Sacred Treasures: Choral Masterworks from Russia
John D. Dooley | 01/05/2002
(5 out of 5 stars)

"Enveloping, uplifting, soaring, angelic music that lends a sense of serene ecstasy to one's activities. This is the sound of worship in the Holy Orthodox Church. What a joy to be able to have such great choirs and such great expression of the sacred in one's own home."
A Soviet version of Russian music
Carmi Turchick | 05/28/2006
(3 out of 5 stars)

"I admit to some strong bias here, having sung on the recording of Tchaikovsky's Liturgy available here from the Russian Chamber Chorus of New York. I was in that choir for five years, and our conductor's view of how to properly interpret Russian music became my own.

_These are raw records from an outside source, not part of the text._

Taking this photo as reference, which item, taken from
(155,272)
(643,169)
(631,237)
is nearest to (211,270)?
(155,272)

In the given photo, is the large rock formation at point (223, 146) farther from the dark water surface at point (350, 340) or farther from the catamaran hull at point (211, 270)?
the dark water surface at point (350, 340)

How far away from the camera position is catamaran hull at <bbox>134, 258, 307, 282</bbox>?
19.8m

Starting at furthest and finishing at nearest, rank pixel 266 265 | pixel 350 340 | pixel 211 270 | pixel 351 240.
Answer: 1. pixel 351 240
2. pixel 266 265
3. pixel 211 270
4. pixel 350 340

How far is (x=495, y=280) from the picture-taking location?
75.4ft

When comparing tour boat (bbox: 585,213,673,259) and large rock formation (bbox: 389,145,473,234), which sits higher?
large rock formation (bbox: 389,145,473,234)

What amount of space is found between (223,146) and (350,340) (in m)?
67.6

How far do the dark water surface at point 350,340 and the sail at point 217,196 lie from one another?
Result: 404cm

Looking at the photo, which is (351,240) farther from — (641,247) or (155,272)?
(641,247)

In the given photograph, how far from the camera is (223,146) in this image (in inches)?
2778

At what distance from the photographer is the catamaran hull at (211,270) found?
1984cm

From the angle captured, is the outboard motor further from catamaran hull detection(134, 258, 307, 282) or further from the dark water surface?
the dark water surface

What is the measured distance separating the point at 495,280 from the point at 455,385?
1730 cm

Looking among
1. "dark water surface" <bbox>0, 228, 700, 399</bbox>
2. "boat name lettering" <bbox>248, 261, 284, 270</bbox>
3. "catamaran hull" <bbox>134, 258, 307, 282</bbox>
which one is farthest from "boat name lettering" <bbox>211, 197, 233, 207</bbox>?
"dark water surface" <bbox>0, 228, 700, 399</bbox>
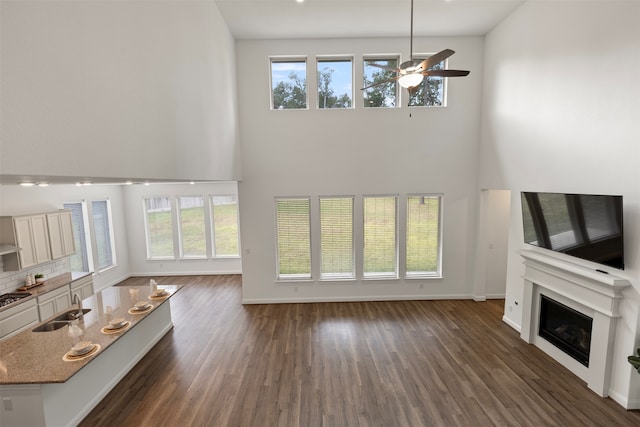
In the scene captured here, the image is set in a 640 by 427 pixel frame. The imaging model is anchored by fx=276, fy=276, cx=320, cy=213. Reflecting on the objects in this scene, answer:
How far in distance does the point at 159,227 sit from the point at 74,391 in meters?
6.27

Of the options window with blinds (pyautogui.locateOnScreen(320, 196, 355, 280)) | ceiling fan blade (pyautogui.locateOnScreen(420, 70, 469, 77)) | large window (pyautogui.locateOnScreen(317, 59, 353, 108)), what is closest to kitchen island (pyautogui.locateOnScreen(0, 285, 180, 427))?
window with blinds (pyautogui.locateOnScreen(320, 196, 355, 280))

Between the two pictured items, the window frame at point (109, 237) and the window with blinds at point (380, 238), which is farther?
the window frame at point (109, 237)

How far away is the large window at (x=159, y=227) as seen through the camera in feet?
28.9

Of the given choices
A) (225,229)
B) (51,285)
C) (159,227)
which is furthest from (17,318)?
(225,229)

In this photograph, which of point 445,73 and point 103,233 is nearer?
point 445,73

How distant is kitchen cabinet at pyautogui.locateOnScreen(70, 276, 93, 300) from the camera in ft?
19.3

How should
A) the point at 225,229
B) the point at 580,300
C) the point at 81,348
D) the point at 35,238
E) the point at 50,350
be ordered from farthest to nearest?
the point at 225,229
the point at 35,238
the point at 580,300
the point at 50,350
the point at 81,348

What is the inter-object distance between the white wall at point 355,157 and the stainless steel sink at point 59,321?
3.17m

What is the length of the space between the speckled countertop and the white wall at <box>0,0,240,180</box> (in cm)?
225

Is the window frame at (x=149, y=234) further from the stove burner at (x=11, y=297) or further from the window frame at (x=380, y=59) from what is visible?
the window frame at (x=380, y=59)

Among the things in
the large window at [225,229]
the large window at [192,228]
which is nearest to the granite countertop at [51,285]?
the large window at [192,228]

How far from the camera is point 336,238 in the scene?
6859 mm

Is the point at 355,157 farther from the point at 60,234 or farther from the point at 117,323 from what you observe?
the point at 60,234

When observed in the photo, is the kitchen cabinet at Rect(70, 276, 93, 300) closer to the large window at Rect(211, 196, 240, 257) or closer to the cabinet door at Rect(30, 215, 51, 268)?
the cabinet door at Rect(30, 215, 51, 268)
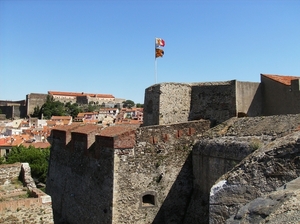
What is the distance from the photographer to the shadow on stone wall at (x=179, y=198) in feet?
39.4

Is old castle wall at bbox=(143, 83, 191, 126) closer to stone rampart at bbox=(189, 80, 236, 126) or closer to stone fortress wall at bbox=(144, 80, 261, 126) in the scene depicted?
stone fortress wall at bbox=(144, 80, 261, 126)

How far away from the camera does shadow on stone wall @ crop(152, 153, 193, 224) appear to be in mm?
11999

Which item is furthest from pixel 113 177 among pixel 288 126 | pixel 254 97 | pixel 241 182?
pixel 241 182

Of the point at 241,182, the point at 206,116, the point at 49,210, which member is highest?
the point at 206,116

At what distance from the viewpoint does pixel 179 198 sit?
40.3 ft

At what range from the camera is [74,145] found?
1433 cm

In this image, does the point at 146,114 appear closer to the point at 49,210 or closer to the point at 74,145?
the point at 74,145

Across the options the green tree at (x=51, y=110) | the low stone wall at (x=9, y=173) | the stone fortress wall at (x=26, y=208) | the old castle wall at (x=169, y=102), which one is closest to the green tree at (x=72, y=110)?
the green tree at (x=51, y=110)

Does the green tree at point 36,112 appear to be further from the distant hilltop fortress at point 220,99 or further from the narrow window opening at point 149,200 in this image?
the narrow window opening at point 149,200

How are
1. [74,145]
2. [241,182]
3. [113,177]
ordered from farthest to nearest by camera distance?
1. [74,145]
2. [113,177]
3. [241,182]

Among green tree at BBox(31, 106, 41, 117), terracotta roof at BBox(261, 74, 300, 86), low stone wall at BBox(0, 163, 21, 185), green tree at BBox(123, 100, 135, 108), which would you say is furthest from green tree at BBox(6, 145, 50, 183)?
green tree at BBox(123, 100, 135, 108)

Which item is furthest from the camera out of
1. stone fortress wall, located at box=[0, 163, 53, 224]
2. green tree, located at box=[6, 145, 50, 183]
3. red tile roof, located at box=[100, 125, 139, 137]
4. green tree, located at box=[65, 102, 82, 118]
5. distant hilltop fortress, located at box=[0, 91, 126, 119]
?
distant hilltop fortress, located at box=[0, 91, 126, 119]

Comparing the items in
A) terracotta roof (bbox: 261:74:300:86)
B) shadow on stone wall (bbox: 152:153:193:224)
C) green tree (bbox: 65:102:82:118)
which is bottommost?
shadow on stone wall (bbox: 152:153:193:224)

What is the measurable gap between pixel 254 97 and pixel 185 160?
4162 millimetres
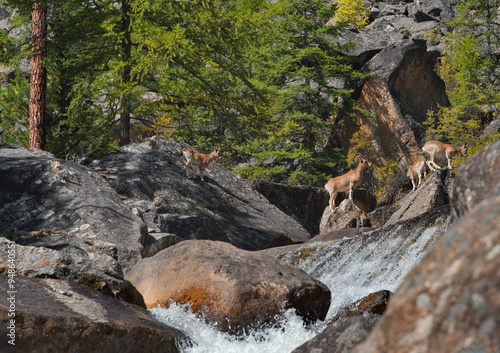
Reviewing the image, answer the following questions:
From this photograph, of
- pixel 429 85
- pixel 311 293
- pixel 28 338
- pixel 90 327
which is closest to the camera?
pixel 28 338

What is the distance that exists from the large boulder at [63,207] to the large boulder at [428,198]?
869 centimetres

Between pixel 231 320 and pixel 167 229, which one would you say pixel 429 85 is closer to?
pixel 167 229

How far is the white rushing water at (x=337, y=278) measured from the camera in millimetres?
5387

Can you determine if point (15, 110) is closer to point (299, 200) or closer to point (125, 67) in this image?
point (125, 67)

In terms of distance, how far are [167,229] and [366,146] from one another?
20.2m

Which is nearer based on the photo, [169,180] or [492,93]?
[169,180]

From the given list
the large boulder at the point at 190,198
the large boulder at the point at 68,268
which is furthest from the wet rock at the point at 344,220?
the large boulder at the point at 68,268

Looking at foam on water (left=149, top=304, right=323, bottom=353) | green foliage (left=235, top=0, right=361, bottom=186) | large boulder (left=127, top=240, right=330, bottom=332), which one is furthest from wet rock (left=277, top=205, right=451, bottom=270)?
green foliage (left=235, top=0, right=361, bottom=186)

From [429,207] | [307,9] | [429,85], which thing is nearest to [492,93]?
[429,85]

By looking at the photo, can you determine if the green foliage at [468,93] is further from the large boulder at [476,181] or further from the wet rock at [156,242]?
the large boulder at [476,181]

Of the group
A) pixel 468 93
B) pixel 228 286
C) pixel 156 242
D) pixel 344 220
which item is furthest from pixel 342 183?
pixel 468 93

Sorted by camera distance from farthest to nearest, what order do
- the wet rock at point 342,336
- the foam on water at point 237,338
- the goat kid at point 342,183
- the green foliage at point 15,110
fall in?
1. the goat kid at point 342,183
2. the green foliage at point 15,110
3. the foam on water at point 237,338
4. the wet rock at point 342,336

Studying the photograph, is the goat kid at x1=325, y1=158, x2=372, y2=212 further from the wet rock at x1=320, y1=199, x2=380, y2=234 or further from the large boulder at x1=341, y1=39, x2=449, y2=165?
the large boulder at x1=341, y1=39, x2=449, y2=165

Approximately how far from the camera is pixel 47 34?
1375 cm
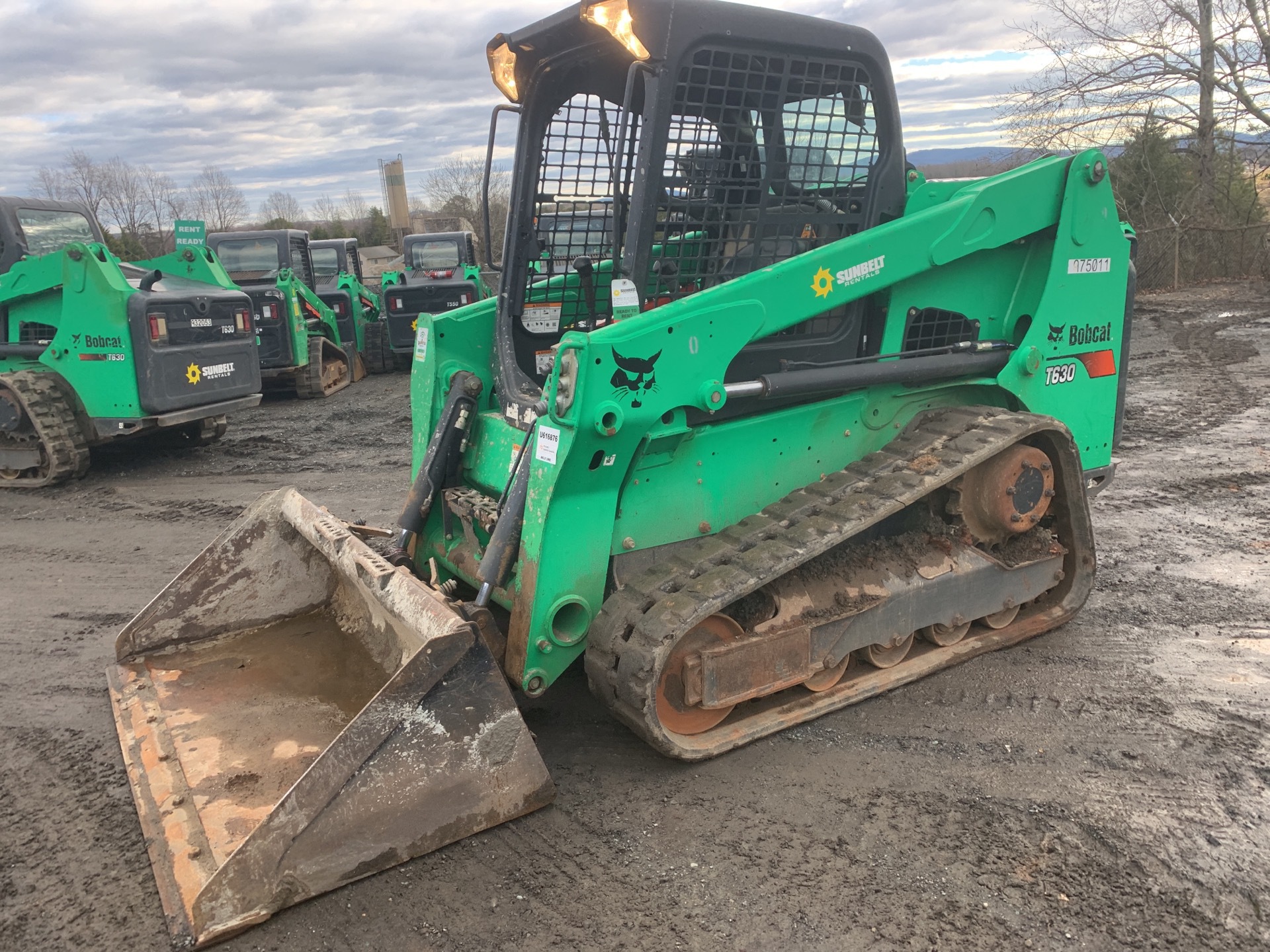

Because of Stalin's efforts to cleanse the country of the influence of religion, many musicians and composers were sent to Siberia. They were replaced with those from peasant backgrounds. The result was a huge change in how classical Russian music was performed, becoming less subtle, more interested in brute power and flash.

This recording features a massive and powerful choir. But the listener mostly hears a series of vowel sounds, with the consonants lost in the shuffle. Dynamic range is not as large as it could be. Phrasing is largely absent and we hear a steady wall of sound instead. Precision of rhythm is spotty, what consonants we do hear are frequently smeared. Pitch and richness of tone are good, but on high notes, inevitably given the size of the choir, some members strain.

Having performed and recorded Tchaikovsky's Liturgy I am very familiar with the piece. But listening to this recording of excerpts from it I sometimes barely recognized it as the same work. Tchaikovsky gives us great artistry, frequently crecendos and decrecendos on a single phrase. Each choral voice comes and goes like a wave, not all together like a tsunami in all but a few places. The balance of voices is constantly moving.

I encourage you to listen to the samples available here of the Russian Chamber Chorus's recording of Tchaikovsky's Liturgy, compare the same pieces. This recording is more a Vegas neon version of this great artwork than the fine art it deserves to be shown as. James Oestreich, the New York Times critic, put the Russian Chamber Chorus recording at #4 on his top ten list of classical releases for 2001, and said that if you had not heard it "You only think you know Tchaikovsky."

I hope you give the real Russian classical tradition a listen. It deserves your time, and it will pay you back with a huge amount of pleasure."